TUGAS ANDA:
a. Tuliskan kembali bagian berita Hari Tani dari "Rabu, 26 September" sampai dengan "Agraria No 5/1960.".
b. Menurut berita Hari Tani, di mana Sekber PHRI menggelar aksi di Jakarta?

TEKS BACAAN:
Rabu, 26 September 2012

Petani Protes Perampasan Tanah

Sinar Harapan, 24 September 2012

JAKARTA - Peringatan Hari Tani 24 September diwarnai dengan aksi massa di berbagai daerah dan ibu kota dengan tuntutan pelaksanaan Pasal 33 UUD 45 dan UU Pokok Agraria No 5/1960.
Mereka menuntut penghentian kontrak, MoU, dan pemberian perizinan pada perusahaan Hutan Tanaman Industri (HTI) yang mengakibatkan perampasan tanah rakyat. 

Di Jakarta, massa petani, nelayan, organisasi masyarakat, dan aktivis lembaga swadaya masyarakat (LSM) yang tergabung dalam Sekretariat Bersama Pemulihan Hak-hak Rakyat Indonesia (Sekber PHRI) menggelar aksi di depan kantor Badan Pertanahan Nasional (BPN) dan Istana Kepresidenan, Senin ini.

DATA HASIL EKSTRAKSI:
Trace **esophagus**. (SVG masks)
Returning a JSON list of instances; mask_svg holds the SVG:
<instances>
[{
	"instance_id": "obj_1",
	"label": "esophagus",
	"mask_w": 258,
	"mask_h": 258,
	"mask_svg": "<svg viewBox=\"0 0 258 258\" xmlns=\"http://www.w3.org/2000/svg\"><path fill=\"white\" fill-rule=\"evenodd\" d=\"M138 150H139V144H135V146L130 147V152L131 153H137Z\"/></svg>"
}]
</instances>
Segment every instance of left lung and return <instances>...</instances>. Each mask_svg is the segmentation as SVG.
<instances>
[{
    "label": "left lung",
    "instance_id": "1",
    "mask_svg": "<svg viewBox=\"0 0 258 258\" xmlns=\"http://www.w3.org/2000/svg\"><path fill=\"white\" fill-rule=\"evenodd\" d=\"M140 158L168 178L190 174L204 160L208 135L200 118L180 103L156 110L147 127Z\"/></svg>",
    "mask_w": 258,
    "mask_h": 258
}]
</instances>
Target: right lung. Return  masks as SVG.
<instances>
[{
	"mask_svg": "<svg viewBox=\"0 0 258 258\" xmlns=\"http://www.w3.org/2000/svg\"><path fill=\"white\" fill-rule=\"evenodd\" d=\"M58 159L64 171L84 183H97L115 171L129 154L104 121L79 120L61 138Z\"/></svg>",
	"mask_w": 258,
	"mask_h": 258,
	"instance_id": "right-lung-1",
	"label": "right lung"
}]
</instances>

HASIL LATIHAN:
a.
Rabu, 26 September 2012

Petani Protes Perampasan Tanah

Sinar Harapan, 24 September 2012

JAKARTA - Peringatan Hari Tani 24 September diwarnai dengan aksi massa di berbagai daerah dan ibu kota dengan tuntutan pelaksanaan Pasal 33 UUD 45 dan UU Pokok Agraria No 5/1960.

b. Di depan kantor Badan Pertanahan Nasional (BPN) dan Istana Kepresidenan.